Door Bart Braun Wij zijn er niet voor de overheid, de overheid is er voor ons, en van ons. Je zou dus denken dat vrijwel alle overheidsinformatie vrijelijk toegankelijk is.
Mensen die bij die overheid werken, zijn echter ook maar gewoon mensen. Die willen gewoon hun werk doen, en soms – het zijn immers mensen – stinkt dat werk een beetje. Burgers, bedrijven en journalisten krijgen dus de informatie die ze van hun overheid willen hebben lang niet altijd zomaar mee.
Nederland kent daarom een Wet openbaarheid van bestuur (Wob), een juridisch breekijzer om de dichte schulpen van gemeentes, ministeries en overheidsinstellingen open te krijgen. De Wob helpt om boetes aan te vechten, en bij de controle op bestuurders.

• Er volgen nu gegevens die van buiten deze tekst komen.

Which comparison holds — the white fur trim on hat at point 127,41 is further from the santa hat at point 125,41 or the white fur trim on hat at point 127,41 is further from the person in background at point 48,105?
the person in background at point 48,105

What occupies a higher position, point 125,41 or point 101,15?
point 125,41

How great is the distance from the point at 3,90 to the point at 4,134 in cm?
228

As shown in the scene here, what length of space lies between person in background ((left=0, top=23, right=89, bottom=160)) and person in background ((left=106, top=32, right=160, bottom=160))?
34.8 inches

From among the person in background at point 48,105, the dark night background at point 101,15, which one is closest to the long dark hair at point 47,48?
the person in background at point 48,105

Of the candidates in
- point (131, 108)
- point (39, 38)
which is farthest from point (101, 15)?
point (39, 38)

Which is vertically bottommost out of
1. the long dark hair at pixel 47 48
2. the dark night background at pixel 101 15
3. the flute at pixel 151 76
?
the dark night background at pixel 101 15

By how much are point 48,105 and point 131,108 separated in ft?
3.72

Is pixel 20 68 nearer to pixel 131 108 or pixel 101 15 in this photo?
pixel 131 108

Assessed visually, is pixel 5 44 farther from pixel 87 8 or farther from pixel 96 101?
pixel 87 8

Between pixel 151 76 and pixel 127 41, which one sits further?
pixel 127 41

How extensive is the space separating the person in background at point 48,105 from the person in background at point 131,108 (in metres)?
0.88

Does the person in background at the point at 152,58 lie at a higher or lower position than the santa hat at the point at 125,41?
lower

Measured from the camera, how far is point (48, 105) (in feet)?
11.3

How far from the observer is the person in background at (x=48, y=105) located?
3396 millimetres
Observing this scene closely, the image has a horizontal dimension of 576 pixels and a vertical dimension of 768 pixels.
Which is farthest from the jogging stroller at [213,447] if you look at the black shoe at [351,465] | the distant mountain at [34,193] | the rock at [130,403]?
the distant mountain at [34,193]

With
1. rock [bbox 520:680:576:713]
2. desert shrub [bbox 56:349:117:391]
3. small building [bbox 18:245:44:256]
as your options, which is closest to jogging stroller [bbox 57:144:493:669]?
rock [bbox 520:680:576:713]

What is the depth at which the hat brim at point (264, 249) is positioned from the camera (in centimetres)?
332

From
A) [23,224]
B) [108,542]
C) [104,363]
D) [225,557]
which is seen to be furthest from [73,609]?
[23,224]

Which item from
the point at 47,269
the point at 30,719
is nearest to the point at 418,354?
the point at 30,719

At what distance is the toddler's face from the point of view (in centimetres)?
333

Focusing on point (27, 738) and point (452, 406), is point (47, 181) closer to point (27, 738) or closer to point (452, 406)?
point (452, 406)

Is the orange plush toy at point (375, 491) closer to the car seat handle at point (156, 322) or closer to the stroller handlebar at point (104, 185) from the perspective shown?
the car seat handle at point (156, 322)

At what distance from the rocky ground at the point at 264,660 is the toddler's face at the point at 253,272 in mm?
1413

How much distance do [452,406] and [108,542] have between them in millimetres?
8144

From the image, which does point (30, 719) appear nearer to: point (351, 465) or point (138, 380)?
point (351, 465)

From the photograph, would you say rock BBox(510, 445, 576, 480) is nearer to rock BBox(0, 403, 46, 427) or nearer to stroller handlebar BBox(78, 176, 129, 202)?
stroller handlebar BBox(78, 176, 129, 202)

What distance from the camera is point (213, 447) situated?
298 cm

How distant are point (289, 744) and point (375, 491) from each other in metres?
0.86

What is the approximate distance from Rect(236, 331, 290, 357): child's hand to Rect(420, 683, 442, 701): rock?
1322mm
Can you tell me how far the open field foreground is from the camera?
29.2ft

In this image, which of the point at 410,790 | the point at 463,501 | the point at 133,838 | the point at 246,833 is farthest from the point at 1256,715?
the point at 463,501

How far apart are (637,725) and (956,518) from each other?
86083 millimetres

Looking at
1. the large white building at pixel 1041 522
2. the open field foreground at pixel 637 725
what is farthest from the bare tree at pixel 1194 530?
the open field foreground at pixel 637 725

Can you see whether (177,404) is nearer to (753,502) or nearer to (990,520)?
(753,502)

Dankzij de wet weten we dat voormalig minister Van der Steur liep te liegen over het ontslag van de Leidse hoogleraar George Maat. Dat het ministerie van Defensie militairen jarenlang liet werken met kankerverwekkende wapenolie en daarover loog tegen de Tweede Kamer. Dat er aan de Universiteit Utrecht wel érg liberaal werd gedeclareerd – de collegevoorzitter stapte mede daardoor op – en nog veel meer.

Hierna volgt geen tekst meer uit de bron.